---------- TEXT BLOCK

Nam says UMM, YOU BROUGHT UP WHAT
HAPPENED IN RENFREW COUNTY IN
2015.
I WANTED TO TALK TO YOU ABOUT IT
LATER, BUT I'LL JUST TALK ABOUT
IT NOW.
I WAS READING AN ARTICLE THAT
SAID THAT NATALIE, ONE OF THE
VICTIMS, THAT SHE ACTUALLY
RENTED A PANIC BUTTON AND SHE
WORE A PANIC BUTTON BECAUSE SHE
WAS THAT AFRAID OF THE MAN WHO
ENDED UP KILLING HER.
BUT HE WAS WALKING AROUND,
UNSUPERVISED, NOT MONITORED, BUT
WHEN YOU LOOKED AT HIS
BACKGROUND, HE HAD A LOT OF
CRIMINAL CHARGES.
SO WHAT DOES THAT SAY ABOUT THE
SYSTEM THEN?
IF SHE'S WEARING A PANIC BUTTON
TO PROTECT HERSELF FROM HIM, BUT
HE'S WALKING FREELY WITHOUT
BEING MONITORED, EVEN THOUGH HE
HAS DONE THESE THINGS IN THE PAST?

Joanne says RIGHT, AND I THINK THERE'S
TWO THINGS THERE.
ONE OF THE THINGS HERE IS THAT
MOST PROGRAMS ARE FUNDED BY
POPULATION NOT BY GEOGRAPHY.
SO IN OUR VAST LAND MASS,
SOMEONE COULD WEAR A PANIC
BUTTON, BUT IN REALITY IT COULD
TAKE POLICE MORE THAN AN HOUR TO
REACH THEM IF THEY NEEDED HELP.

Nam says IF YOU LIVE IN A RURAL AREA?

Joanne says PARDON ME?

Nam says IF YOU LIVE IN A RURAL AREA?

The caption changes to "Unique community challenges."

Joanne says YES, AND OUR WHOLE AREA
REALLY IS RURAL, SO THAT'S A BIG
CHALLENGE.
OUR PROGRAMS ARE UNDERFUNDED,
AND SO WE DON'T HAVE THE
RESOURCES NECESSARY TO BE AS
SUPPORTIVE OF WOMEN AS WE WOULD
LIKE TO BE.
SO THAT'S AN ISSUE.
I ALSO... MY UNDERSTANDING FROM
THAT PARTICULAR CASE WAS THAT
BURETSKI HAD MET THE THRESHOLD
OF ALL OF THE CHARGES.
SOMETIMES CHARGES WERE
WITHDRAWN, FOR LOTS OF REASONS,
PERHAPS THE BIGGEST ONE WAS
FEAR.
SO HIS CHARGES WERE NEVER AT A
FEDERAL LEVEL.

--------------------
---------- RECORD SET

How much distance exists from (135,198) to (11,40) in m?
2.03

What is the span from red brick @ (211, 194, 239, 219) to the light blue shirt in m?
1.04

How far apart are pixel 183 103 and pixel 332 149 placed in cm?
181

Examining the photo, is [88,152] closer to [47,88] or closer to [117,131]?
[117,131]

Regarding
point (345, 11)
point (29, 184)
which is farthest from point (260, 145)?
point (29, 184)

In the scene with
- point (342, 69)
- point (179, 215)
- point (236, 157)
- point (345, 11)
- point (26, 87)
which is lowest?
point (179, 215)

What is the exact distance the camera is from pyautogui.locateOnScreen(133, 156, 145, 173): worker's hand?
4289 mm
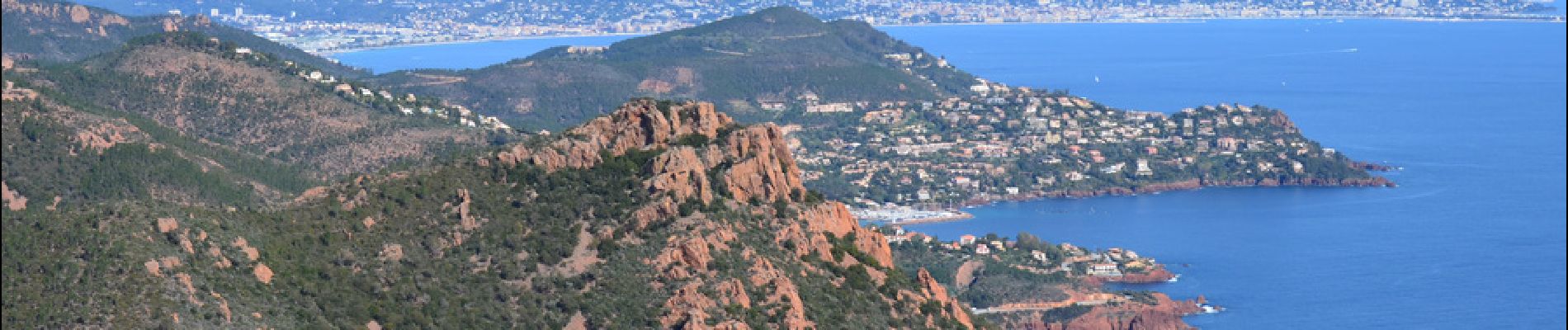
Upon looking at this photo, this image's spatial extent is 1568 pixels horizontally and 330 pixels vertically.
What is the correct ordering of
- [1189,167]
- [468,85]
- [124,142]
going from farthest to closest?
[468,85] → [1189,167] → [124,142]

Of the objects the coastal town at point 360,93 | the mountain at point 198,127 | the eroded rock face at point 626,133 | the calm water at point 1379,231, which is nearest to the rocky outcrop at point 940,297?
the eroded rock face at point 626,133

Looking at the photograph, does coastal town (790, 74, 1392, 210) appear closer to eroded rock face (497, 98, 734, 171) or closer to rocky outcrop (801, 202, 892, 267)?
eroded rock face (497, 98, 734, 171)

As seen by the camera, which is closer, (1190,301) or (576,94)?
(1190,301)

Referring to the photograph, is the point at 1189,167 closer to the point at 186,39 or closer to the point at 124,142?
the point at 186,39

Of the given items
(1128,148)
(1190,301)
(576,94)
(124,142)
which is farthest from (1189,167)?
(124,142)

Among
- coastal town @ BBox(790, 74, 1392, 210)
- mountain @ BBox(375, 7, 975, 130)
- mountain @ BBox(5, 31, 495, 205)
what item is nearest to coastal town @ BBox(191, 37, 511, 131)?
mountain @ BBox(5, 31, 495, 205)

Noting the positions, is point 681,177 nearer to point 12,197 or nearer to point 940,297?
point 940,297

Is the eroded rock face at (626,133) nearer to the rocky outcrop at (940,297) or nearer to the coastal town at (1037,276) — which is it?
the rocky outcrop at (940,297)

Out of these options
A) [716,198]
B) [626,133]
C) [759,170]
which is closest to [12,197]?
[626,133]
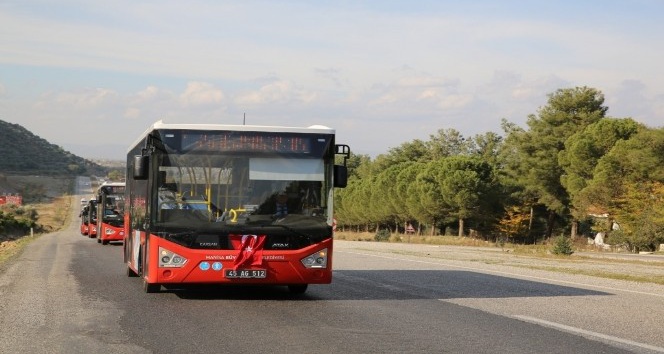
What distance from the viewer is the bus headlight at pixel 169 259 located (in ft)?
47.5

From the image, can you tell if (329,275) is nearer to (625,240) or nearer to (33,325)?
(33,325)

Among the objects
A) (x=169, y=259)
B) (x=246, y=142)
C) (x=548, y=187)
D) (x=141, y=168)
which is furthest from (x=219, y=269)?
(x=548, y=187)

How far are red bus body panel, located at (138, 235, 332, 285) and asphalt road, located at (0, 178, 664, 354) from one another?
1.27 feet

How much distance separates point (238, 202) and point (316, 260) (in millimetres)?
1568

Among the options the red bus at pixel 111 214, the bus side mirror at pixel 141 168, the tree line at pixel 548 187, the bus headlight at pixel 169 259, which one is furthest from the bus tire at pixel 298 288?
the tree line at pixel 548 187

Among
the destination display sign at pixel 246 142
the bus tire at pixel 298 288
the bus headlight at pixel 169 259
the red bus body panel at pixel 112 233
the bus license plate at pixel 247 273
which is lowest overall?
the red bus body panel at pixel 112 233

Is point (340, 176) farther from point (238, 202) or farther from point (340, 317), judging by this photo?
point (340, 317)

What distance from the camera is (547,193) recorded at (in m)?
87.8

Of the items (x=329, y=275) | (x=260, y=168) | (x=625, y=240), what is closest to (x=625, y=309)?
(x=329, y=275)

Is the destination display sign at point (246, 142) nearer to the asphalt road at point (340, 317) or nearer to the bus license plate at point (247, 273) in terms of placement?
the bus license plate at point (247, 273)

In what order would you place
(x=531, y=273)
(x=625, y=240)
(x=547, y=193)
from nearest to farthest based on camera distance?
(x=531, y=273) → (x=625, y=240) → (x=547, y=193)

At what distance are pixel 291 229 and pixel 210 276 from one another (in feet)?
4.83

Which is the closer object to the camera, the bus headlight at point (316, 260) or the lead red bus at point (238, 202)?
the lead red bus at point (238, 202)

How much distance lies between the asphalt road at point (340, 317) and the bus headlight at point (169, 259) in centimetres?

--------------------

◆ WRITTEN EXERCISE: Reproduce word for word the passage of the interview transcript between "I ALSO... MY" and "FEDERAL LEVEL.", inclusive.

◆ ANSWER FOR THIS EXERCISE:
I ALSO... MY UNDERSTANDING FROM
THAT PARTICULAR CASE WAS THAT
BURETSKI HAD MET THE THRESHOLD
OF ALL OF THE CHARGES.
SOMETIMES CHARGES WERE
WITHDRAWN, FOR LOTS OF REASONS,
PERHAPS THE BIGGEST ONE WAS
FEAR.
SO HIS CHARGES WERE NEVER AT A
FEDERAL LEVEL.